Using mutual information to test from Finite State Machines: Test suite generation,☆☆

https://doi.org/10.1016/j.jss.2022.111391Get rights and content

Highlights

  • Software Testing requires good Test Suites.

  • Biased Mutual Information leads the generation of good Test Suites.

  • BMI generates better test suites than state-of-the-art measures.

  • BMI generates better test suites than traditional methods.
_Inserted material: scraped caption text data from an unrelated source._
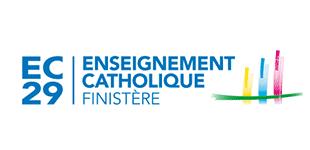 Logo EC 29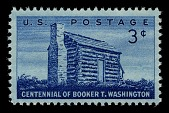 view 3c Booker T. Washington single digital asset number 1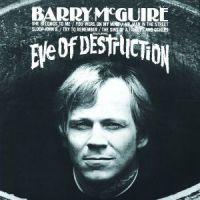 Barry McGuire - Eve Of Destruction - CD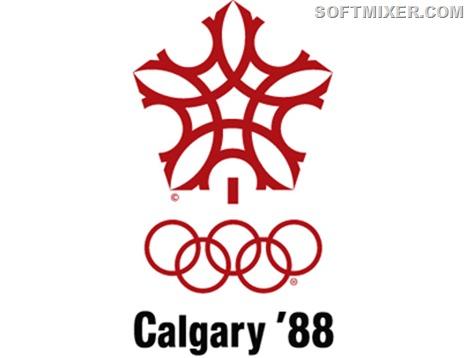 calgary_canadian_design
  • BMI is preferable in realistic scenarios than completeness-oriented methods.

Abstract

Mutual Information is an information theoretic measure designed to quantify the amount of similarity between two random variables ranging over two sets. In recent work we have use it as a base for a measure, called Biased Mutual Information, to guide the selection of a test suite among different possibilities. In this paper, we adapt this concept and show how it can be used to address the problem of generating a test suite with high fault finding capability, in a black-box scenario and following a maximise diversity approach. Additionally, we present a new Grammar-Guided Genetic Programming Algorithm that uses Biased Mutual Information to guide the generation of such test suites. Our experimental results clearly show the potential value of our measure when used to generate test suites. Moreover, they show that our measure is better in guiding test generation than current state-of-the-art measures, like Test Set Diameter (TSDm) measures. Additionally, we compared our proposal with classical completeness-oriented methods, like the H-Method and the Transition Tour method, and found that our proposal produces smaller test suites with high enough fault finding capability. Therefore, our methodology is preferable in an scenario where a compromise is necessary between fault detection and execution time.

Introduction

In order to increase the reliability of complex software systems, testing (Ammann and Offutt, 2017, Myers et al., 2011) is the most widely used methodology. In a few words, testing is the process of applying inputs to the system that we are evaluating (usually called the System Under Test (SUT)), observe the outputs produced by the system and assess whether the obtained outputs coincide with the expected ones. One of the main problems to effectively apply testing to complex systems is that the amount of different inputs is usually huge (in most cases, this set is infinite). Thus, it is of the upmost importance to devise approaches that generate a set of inputs, that is, a test suite, that is small enough to be practically feasible and is likely to be effective in finding faults.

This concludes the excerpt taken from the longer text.